I had to re-read this a few times as I initially thought the PM had talked in Swahili for the benefit of his foreign audience. Then, I may not have the best vocabulary but there are few cracking new words in there I should like to use in the pub to impress the ladies, especially 'deleveraging' but I fear I may be a slap or too. I have run the whole thing through my Thesaurus program and it came out with no known alternatives and I cut and pasted it into Babelfish and it said it was closest to Hungarian before giving up and saying 'buggered if I know'.

Perhaps the PM had a seance with John Maynard Keynes last night and got the latest scoop on the Credit Crunch or perhaps he was reading straight from a 6th Form text book most likely Homer's Iliad translated into Esperanto or perhaps he had simply had an Orwellian nightmare and was telling his analyst.

What you can be sure about is that it doesn't resemble English.

Delivered in his dourest tones he must have swigged too heavily on the Embalming Fluid or someone slipped Kryptonite into his Shredded Wheat because there was little hint of optimism in his voice and none of his superpowers were in evidence - he had as much wizardry as Pansy Potter rather than Harry.

The only thing that became apparent to me was that in a few short months we had gone from an supposedly stable economy that would avoid recession due to the prudence and cleverness of the PM to a New World Order that sounded like we had gone back to beings crawling out of the primordial soup or possibly the Bronze Age. It sent me in a lather rushing upstairs to see how many beads and blankets we had to barter with for supper tonight because we don't have any goats to work with while I started to snip up the few pieces of currency I had left as tinder for the fire.
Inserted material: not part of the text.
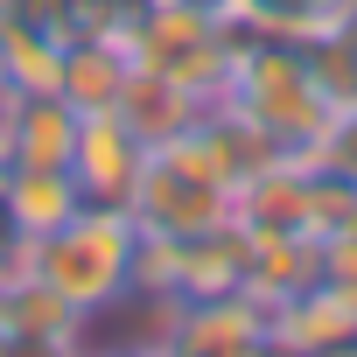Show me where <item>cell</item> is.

Credibility In Techno-Speak

I remember the confident swagger that Gordon Brown had when he arrived in No. 11 all those years ago and dazzling us all with his intellectual economic techno-speak about 'In this economic cycle...' and we all nodded aghast as Britain seemed to do well. Perhaps it was just me but it all sounded too much like a the class swot regurgitating the text book verbatim than giving us the layman's explanation. More fool us, as most fell for it - twice. But now the phrases are all too contrived, too complex and far too convoluted for the ordinary person to get to grips with. If we could have a definition of 'deleveraging' it would be good as a start but when juxtaposed with 'deglobalisation' it conjures images of the great sphere of this earth deflating like a punctured football.

Quite where it leaves Gordon Brown is yet to be seen but his whole time as PM seems to have been a constant series of stumbles and lurches from one crisis to the next with a moment's respite when everyone actually believed for a moment that he had saved the world from economic disaster when in fact he had less idea on what he was doing than the average man in the street. The only thing he has succeeded in doing is taking his 'stable economy' and reversing it into a massive pile of debt which we may have difficulty in servicing and decreasing possibilities of borrowing more on sensible terms.

The only achievements that the two bail outs have had are 1) saving the skins of a bunch of the greediest, most irresponsible executives who made literally millions on the backs of our homes and none of whom are being made accountable for their idiot failings, 2) pouring £30bn down a drain into a company that collapsed in worth to just £5bn as they had not had the common sense to actually do some due diligence prior to agreeing the sums, 3) saving a worthless hunk (Northern Rock) which had the worst of business models and did not need to survive (we could have still protected people's money) and then paying an army of consultants massive fees to do what most O-level students could do while allowing the new executives to pay themselves bonuses just for repaying what they owe the taxpayer and 4) causing the worst run on our currency in the last century.

Strip away all that techno-babble and blah and what we have is a series of knee jerk reactions hastily put together at the whim of the same fools who got us into the mess. From his use of language it is very clear that either Gordon Brown does not know what he's doing or he does not know how to tell us what that is. I leave it to you to work out which you think is the answer.